The men served as attendants with the patients and performed other roles as needed.
Superintendent Dr. James Lewald participated in the developing national movement to raise standards of attendants’ work in mental hospitals. In 1945 Dr. Lewald was open to the work of the National Committee for Mental Hygiene and served as one of the advisers as the group formed. The advisers consulted with the foundation on professional matters, lending credibility to a mental health organization run by lay persons. Dr. Lewald brought his particular interests in mental deficiency to the group.
As part of the educational program at the unit, CPS men and interested CO women participated in a foreign relief training program at Laurel, taking courses in foreign language, history, culture and social work. Foreign relief training continued in hospitals and training school units from 1943 through 1945 operated by the church agencies even though Congress had shut down programs on college campuses through the Starnes Amendment to the Military Establishment Act in the summer of 1943. (Goossen p. 101)
For more information on women COs see Rachel Waltner Goossen, Women Against the Good War: Conscientious Objection and Gender on the American Home Front, 1941-47. Chapel Hill, NC: The University of North Carolina Press, 1997.

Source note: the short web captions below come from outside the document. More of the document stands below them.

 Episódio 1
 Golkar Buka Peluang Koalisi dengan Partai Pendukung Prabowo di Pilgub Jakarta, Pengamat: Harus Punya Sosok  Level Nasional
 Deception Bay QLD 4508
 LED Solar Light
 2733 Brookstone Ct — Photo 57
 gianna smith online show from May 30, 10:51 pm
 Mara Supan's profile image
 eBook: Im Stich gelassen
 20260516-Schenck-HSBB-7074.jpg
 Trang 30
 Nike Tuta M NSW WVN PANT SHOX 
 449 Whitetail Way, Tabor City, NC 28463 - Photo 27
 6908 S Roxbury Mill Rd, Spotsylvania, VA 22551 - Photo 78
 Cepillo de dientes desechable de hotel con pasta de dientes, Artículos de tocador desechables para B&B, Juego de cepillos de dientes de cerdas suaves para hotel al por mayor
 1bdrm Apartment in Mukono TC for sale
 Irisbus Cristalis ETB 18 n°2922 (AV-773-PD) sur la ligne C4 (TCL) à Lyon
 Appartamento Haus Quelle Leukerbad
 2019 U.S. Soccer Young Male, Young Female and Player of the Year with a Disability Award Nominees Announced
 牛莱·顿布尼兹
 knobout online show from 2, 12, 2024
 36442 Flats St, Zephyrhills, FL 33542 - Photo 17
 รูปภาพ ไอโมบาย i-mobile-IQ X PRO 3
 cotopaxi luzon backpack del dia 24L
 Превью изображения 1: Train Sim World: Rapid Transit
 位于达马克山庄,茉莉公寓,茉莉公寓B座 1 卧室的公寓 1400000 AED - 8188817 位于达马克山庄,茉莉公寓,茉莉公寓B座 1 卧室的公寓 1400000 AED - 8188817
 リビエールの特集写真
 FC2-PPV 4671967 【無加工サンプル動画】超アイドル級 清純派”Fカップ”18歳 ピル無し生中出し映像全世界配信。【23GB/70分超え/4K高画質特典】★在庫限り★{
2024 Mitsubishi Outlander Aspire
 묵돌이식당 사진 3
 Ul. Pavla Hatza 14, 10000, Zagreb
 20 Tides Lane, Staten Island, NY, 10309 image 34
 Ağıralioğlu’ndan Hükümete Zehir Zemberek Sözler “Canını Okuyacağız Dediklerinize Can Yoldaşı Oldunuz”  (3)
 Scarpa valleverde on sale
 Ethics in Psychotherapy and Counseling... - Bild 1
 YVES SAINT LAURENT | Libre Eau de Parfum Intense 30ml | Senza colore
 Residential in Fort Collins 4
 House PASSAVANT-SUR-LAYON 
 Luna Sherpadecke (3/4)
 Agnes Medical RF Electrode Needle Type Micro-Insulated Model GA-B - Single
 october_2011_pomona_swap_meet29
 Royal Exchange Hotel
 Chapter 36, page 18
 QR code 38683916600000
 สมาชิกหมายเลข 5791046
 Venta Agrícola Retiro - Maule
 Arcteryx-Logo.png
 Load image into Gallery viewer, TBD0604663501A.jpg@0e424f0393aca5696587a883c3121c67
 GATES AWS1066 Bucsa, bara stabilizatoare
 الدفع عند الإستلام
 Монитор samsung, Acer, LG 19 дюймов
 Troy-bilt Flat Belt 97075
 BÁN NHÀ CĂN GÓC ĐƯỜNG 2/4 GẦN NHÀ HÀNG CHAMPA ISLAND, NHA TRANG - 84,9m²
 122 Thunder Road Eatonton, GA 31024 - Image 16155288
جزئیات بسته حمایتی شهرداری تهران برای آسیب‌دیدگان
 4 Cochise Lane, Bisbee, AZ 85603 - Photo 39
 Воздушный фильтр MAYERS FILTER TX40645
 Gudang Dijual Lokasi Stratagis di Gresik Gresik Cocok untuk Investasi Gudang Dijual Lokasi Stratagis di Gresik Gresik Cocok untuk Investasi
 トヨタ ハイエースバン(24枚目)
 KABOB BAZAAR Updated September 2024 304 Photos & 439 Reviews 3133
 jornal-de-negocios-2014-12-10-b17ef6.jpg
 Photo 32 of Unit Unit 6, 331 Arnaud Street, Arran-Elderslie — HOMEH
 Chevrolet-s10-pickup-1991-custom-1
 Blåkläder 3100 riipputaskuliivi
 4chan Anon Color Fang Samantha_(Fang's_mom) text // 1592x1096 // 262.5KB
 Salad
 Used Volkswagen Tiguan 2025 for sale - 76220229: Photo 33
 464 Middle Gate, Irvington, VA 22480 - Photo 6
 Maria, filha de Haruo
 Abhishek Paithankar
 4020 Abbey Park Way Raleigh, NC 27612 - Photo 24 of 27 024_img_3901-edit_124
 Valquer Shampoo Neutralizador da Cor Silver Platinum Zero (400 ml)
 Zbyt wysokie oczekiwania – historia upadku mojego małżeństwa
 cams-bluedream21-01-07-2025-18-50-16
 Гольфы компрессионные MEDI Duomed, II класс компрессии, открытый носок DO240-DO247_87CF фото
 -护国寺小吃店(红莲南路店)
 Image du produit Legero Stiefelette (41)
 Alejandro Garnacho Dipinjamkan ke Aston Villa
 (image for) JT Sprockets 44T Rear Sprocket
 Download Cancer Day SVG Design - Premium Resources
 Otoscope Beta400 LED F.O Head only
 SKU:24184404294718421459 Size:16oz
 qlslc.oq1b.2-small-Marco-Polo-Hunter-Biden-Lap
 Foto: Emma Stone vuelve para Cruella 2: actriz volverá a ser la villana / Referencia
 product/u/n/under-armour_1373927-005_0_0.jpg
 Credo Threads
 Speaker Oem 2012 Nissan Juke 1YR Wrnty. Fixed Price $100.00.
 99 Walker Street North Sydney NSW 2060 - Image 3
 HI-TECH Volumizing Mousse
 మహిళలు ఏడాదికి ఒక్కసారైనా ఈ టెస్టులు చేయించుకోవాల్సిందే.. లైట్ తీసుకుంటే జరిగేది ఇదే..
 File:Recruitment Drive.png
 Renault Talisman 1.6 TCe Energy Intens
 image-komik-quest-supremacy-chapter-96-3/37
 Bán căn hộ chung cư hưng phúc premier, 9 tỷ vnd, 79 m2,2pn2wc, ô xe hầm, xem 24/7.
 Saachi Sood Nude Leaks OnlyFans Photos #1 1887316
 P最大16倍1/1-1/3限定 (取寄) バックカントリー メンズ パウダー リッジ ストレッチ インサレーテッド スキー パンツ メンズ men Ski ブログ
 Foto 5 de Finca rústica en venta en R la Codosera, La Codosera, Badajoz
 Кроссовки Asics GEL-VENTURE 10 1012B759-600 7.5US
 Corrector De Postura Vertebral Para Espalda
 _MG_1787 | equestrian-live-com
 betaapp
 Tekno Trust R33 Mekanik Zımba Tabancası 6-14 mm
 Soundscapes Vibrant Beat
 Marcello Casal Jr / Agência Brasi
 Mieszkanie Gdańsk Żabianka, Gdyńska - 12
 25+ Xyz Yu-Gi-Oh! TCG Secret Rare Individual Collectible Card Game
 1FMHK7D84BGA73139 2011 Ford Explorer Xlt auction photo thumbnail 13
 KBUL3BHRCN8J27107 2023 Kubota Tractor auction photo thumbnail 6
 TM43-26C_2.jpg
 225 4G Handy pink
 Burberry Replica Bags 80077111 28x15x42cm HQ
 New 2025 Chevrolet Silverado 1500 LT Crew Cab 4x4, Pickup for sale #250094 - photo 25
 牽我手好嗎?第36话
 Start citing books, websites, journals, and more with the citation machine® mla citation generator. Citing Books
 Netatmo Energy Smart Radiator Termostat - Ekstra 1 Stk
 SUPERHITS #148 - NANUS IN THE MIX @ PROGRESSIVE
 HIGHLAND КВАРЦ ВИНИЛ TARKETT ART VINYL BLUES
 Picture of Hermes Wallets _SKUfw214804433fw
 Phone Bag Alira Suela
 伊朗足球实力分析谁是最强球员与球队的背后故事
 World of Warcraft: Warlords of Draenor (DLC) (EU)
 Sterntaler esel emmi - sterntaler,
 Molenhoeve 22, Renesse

See Alex Sareyan, The Turning Point: How Persons of Conscience Brought About Major Change in the Care of America’s Mentally Ill. Scottdale, PA: Herald Press, 1994.
See also Mulford Q. Sibley and Philip E. Jacob, Conscription of Conscience: The American State and the Conscientious Objector, 1940-47. Ithaca, NY: Cornell University Press, 1952.
Swarthmore College Peace Collection, Camp periodicals database.
For more in depth treatment of mental health and training school units, see Steven J. Taylor, Acts of Conscience: World War II, Mental Institutions, and Religious Objectors. Syracuse, NY: Syracuse University Press, 2009.
*Camp director changed to John Peterbridge to reflect personnel listing in '47 directory (Stephanie Cabezas, 06/14/13).